The Drew court also held that “[w]here the insurer breaches this new contract to repair, it becomes liable for the damages proximately caused by this breach.”  Drew v. Mobile USA Ins. Co., 920 So. 2d at 835.  Furthermore, the Drew court affirmed the notion outlined in Travelers Indemnity Co. v. Parkman that, despite no allegations of bad faith, an insured may recover extra-contractual damages outside of the scope of the insurance policy due to the formation of a subsequent repair contract between the parties.  As such, when an option to repair has been invoked but the repairs were not adequately performed, an insured may be entitled to damages caused by the insufficient repairs outside of the scope of the subject policy of insurance. 

It must be noted that, as the repairs in Robinson were effectuated by the insured, the facts are distinguishable from other option to repair fact patterns where allegedly inadequate repairs were performed by the insurer or no repairs were performed by either party and suit was filed.  It is only in the latter circumstance where it seems that abatement may be justifiable in order to allow for the repairs to be effectuated by the insurer.  See generally Angrand v. Fox, 552 So. 2d 1113, (Fla. 3d DCA 1989).

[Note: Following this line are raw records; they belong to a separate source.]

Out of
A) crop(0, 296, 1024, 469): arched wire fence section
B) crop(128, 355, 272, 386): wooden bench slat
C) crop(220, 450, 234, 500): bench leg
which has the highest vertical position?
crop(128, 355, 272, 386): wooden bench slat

It must be further noted, however, that the Restatement of Contracts states that “[w]here, after a contract is made, a party's principal purpose is substantially frustrated without his fault by the occurrence of an event the non-occurrence of which was a basic assumption on which the contract was made, his remaining duties to render performance are discharged, unless the language or circumstances [of the contract] indicate the contrary.”  Restatement (Second) of Contracts § 265 (1981).  In line with the maxims set forth in the Restatement of Contracts and in the Drew opinion, inasmuch as an insurer may be held to have breached the contract by failing to perform adequate repairs when electing their option to do so, so too does the insured breach their contract when refusing to allow the option to repair to take place. 

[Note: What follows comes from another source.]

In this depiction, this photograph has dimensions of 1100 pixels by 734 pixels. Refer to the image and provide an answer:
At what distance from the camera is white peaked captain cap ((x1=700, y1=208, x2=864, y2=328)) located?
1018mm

Based on the above, any situation where the insured prevents the repairs from being effectuated, the legal analysis employed by the courts should be similar to other post-loss conditions where a two (2) step prejudice analysis is utilized.  See generally LoBello v. State Farm Fla. Ins. Co., 152 So. 3d 595, (Fla. 2d DCA 2014) and Yacht Club on the Intracoastal Condo. Ass'n v. Lexington Ins. Co., 599 F. App'x 875, 879 (11th Cir. 2015).  If the court determines that the option to repair was properly invoked, a subsequent repair contract was formed and, for one reason or another, the insurer was unable to effectuate their repairs, the insurer should be granted a presumption of prejudice that may be rebutted by the insured at the time of trial. 

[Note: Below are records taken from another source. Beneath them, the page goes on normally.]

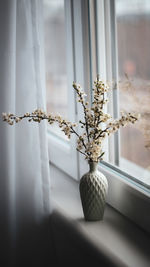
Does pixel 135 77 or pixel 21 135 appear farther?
pixel 21 135

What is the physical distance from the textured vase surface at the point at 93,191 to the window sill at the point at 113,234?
0.16 feet

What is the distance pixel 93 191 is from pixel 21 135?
31 centimetres

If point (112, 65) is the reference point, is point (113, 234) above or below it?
below

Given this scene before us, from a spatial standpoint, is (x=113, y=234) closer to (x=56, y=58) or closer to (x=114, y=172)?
(x=114, y=172)

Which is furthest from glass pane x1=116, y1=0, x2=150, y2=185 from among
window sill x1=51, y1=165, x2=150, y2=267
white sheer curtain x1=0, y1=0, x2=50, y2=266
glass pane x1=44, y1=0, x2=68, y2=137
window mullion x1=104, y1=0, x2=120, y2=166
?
glass pane x1=44, y1=0, x2=68, y2=137

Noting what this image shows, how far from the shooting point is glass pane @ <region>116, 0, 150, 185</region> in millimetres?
1082

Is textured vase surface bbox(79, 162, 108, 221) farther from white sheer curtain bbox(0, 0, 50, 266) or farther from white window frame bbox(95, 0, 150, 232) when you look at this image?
white sheer curtain bbox(0, 0, 50, 266)

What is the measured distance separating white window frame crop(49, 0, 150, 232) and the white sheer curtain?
0.53 feet

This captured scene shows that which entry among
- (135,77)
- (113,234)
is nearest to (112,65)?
(135,77)

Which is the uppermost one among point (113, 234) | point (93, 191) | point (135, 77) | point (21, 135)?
point (135, 77)

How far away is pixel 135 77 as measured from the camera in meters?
1.14

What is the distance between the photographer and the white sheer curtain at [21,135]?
121cm

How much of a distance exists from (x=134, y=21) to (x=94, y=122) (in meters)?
0.31

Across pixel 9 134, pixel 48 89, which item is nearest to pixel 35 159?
pixel 9 134
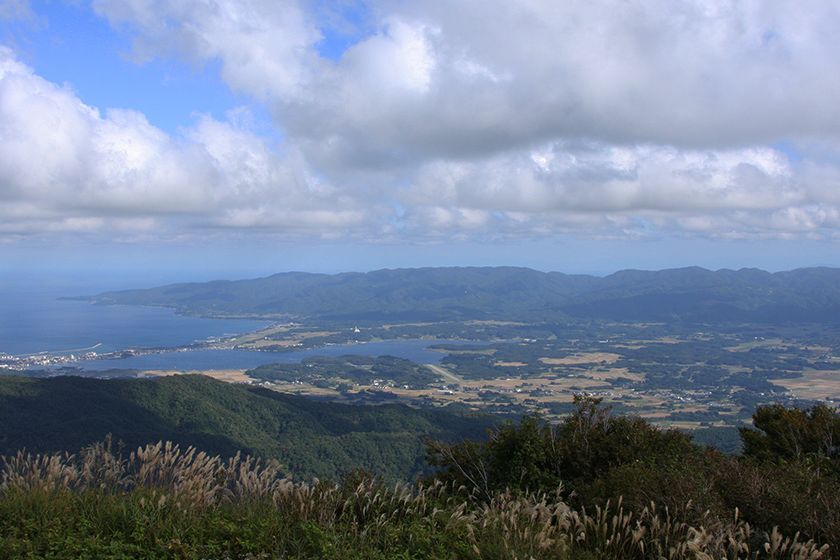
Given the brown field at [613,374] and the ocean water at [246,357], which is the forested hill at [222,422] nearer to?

Of course, while the rebuttal of a presumption of prejudice is an uphill battle for an insured, Florida courts have offered various ways by which an insured can rebut the presumption of prejudice.  It seems that if the insured’s failure to comply with the option to repair would not have materially changed the outcome of the claim, the presumption of prejudice may be rebutted.  See generally Niesz v. Albright, 217 So. 2d 606, 608 (Fla. 4th DCA 1969).  As such, in line with the holding in Drew v. Mobile USA Ins. Co., if the scope of the repairs proposed by the insurer is ultimately found to have been insufficient in some way, it may not matter that the insured failed to comply with the insurer’s request to effectuate said repairs.